Monday, October 06, 2008

Taste of Morocco, Silver Spring, Md.

For the contrast, we also tried and considered Moroccan food from Taste of Morocco in Silver Spring, Md. I've eaten before at their location in the Clarendon neighborhood of Arlington, but this is the first I've been to the Silver Spring location. Silver Spring is larger and the decor is more elaborate, but I missed the infectious enthusiasm and constant encouragements to taste new things from the proprietor at Clarendon.

The food is always good at Taste of Morocco. We opted to share a "Zenata" Moroccan feast for two.

The meal opened with a "royal salad," a combination of their four main salads, a cucumber and tomato in vinaigrette salad, eggplant and tomato sauce salad, baba ghannouge ( eggplant with tahini, lemon juice, and garlic), and hummos. The hummos was my favorite.

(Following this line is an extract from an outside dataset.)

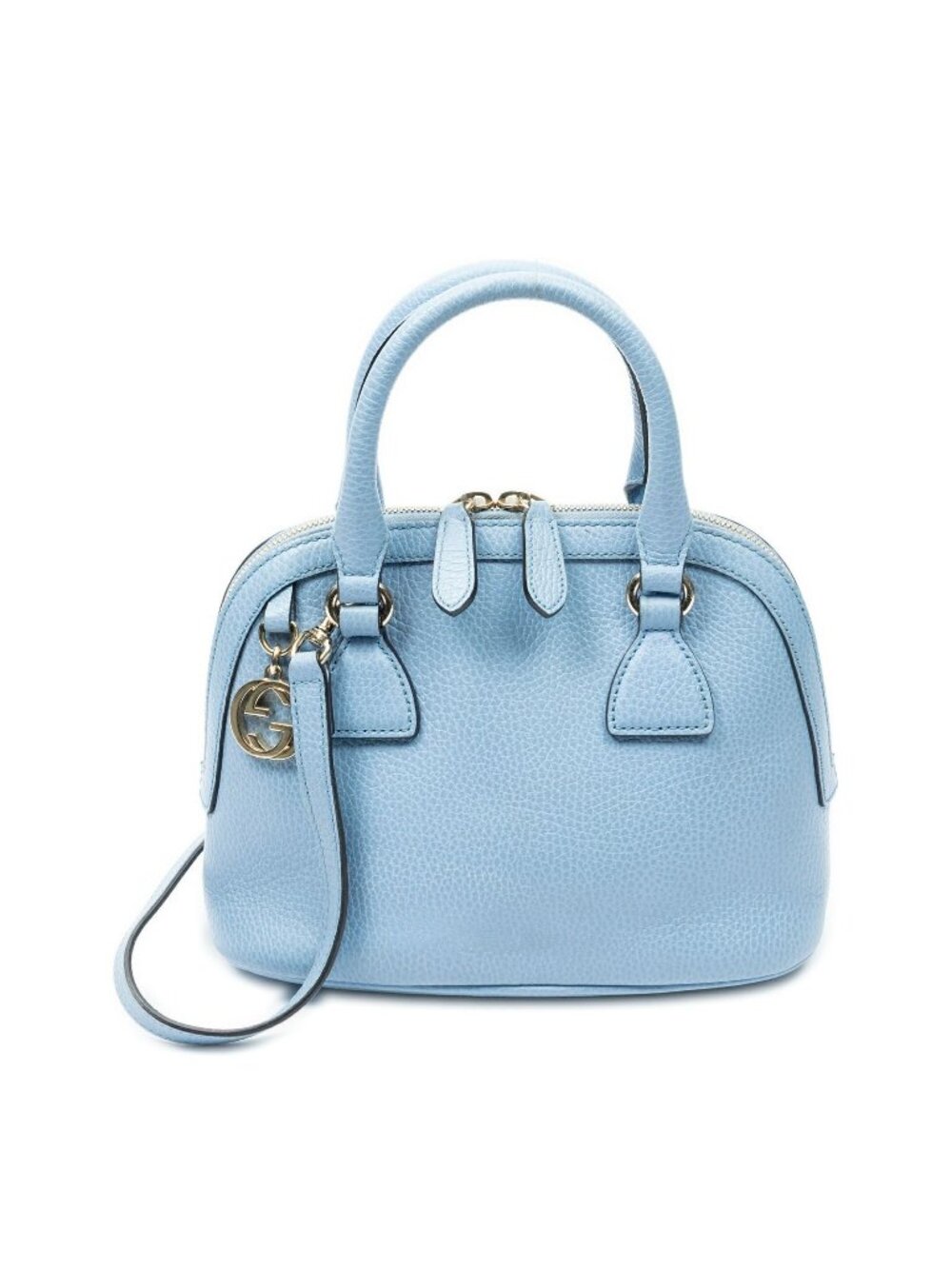 Gucci Mini Dome Tote Blue Gray Leather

Next came a chicken bastilla, a delicious dish that I think is unique to Morocco. Using round disks of phyllo dough, they stuff the bastilla with chicken, almonds, and onions, bake the rounds, then dust them with cinnamon confectioner's sugar before serving. The combination is sweet but mouthwateringly good.

royalsaladchickenbastilla


Next came the main course, the royal couscous. I've long been a fan of couscous, and what they make here in unusually fine and delicate. Couscous, of course, is tiny, tiny pieces of semolina pasta that is indigenous to Morocco, but it's been exported to France, where it's popular there much as regular pastas from Italy are here in the U.S. In this version, the couscous serves as a bed for a saffron-scented stew of lamb shank, lamb merguez sausage, roasted chicken, and seven vegetables. I thought it interesting that the vegetables included acorn squash—a vegetable indigenous to the Americas—but the squash was delicious in the combination.

For dessert, our waitress brought us a platter of assorted Moroccan pastries, the exact identities of which I have no clue. They were good, being mostly of the dry, crunchy cookie variety. The waitress made a show of pouring our Moroccan mint tea (a lovely but very sweet, hot, mint tea) into clear glass drinking glasses to have with our desserts.

royalcouscouspastries

robert


I enjoyed our meal at Taste of Morocco, though I thought the service was a bit off, an unusual thing since it was hardly busy in there due to the heavy rainstorms that day. It's not that they were inattentive, because they were there tending to us often, I think it was just the finer points. For example, we had but one set of knife, fork, and spoon, and in between courses, even if they were dirty, the waitress would take them off our plates and set them back down on the table so we could reuse them for the next course.